Wednesday, February 9, 2011

Welcome!

Welcome to Games Should Be Good, with Matt, Nick and Brent. This is a soapbox where we can rant about the things we love and hate in gaming.

We're big fans of all sorts of games, from videogames to table-top RPGs to board games to CCGs and miniatures, and we spend a lot of time discussing and thinking about games. We aren't the go-to blog for finding out crazy updates about the new graphics in Gears of War 3, we're more into carrying on the torch of BoingBoing's sadly short-lived Offworld.

We'll be offering reviews, guest-posts, interviews with developers, artists and players of all sorts of games, and hopefully we'll help you figure out what it is you like about gaming while we figure it out for ourselves.

I posted an old short essay I wrote about two years back on Mirror's Edge. It's not entirely the style and tone we're going for, as we'll be finding out our voice as we move forward, but it's definitely the kinds of ideas we'll be touching on. Enjoy!

Monday, February 9, 2009

Mirror's Edge


I'm running through an office building, frantically pounding up the staircase. I burst out of the fire exit only door, labeled to discourage its use, and as my eyes adjust to the overwhelming brightness that is the sky that high up, I see a man with a gun. He's already drawn it and it's pointed at me, and he's close enough he won't miss.

I can hear my heart beating in my ears, and I act out of instinct, pushing him backwards over the railing. We're at least 15 stories up.

This incident happens in the first third of Mirror's Edge, and is not a scripted event. Unable to control my panic, I send a man, likely one who has a family, and is working a low-wage security job to buy medicine for them as news reports on every screen trumpet the arrival of a new strain of bird flu to the city, to his death. From then on, I am haunted.

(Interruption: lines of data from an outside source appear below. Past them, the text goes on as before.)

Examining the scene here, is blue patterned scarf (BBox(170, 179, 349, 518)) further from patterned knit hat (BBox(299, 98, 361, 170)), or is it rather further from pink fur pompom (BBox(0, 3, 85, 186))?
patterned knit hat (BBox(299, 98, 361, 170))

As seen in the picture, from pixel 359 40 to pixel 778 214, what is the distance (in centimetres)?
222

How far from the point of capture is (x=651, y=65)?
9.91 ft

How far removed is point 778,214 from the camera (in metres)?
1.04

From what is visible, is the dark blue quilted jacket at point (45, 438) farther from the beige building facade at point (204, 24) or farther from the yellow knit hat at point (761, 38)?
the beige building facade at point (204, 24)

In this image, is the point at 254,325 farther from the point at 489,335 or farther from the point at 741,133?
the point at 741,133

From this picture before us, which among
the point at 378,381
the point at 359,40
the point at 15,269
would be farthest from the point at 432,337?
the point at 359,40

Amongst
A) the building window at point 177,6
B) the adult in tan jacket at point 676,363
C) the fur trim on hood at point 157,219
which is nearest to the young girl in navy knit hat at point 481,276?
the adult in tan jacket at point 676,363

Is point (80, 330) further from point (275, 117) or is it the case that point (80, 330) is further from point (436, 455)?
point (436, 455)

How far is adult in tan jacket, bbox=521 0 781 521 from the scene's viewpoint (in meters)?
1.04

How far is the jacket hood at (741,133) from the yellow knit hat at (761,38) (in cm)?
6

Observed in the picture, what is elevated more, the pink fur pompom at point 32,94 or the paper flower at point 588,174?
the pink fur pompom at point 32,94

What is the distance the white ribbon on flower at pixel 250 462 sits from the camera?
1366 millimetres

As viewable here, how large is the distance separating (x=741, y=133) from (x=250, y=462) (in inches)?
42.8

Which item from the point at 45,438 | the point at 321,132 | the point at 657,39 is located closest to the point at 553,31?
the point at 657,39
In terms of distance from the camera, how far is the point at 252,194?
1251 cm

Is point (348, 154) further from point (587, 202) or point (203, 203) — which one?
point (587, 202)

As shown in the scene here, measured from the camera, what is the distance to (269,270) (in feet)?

Mirror's Edge plays like a first-person shooter, but may be the first game in that genre (if it is even in that genre, as it plays more like a platformer wearing an FPS skin) that not only allows, but encourages you to be a pacifist. You don't start equipped with a gun. If you want one, you can get up close and personal with somebody aiming one at your face and take it from them. Naturally, this is dangerous, not to mention time-consuming, both liable to get you killed in a world that you need to keep moving through at breakneck speed. Even if you do take a weapon, pointing and firing costs precious seconds, and it's often best to just throw it away.

How many other games depend on you taking weapons away from people and then not using them? Aside from sports games, which are still all about domination, since when has a game not required murder? Since when has escape and freedom been such a crucial part of play?

I resolve at that moment not to kill anyone else for the rest of the game. It makes the game more difficult at times, easier at others, but it forces me to consider every action. In Call of Duty, I don't even track my ammo, spraying it at enemies without any consideration of what it's doing. Rainbow Six Vegas forces me to conserve my ammo, and stands apart from the crowd as less a war-game and more an accurate simulation of the horrors of being shot by small pieces of metal traveling at high velocities. Both of them still require murder. Even Mario demands I headstomp Goombas.

Non-puzzle games aside, what other games have you seen this trend in? Is the idea of domination so entrenched in the concept of play that this is almost a fluke? Does that explain the low-sales on one of the most innovative and challenging games of last year?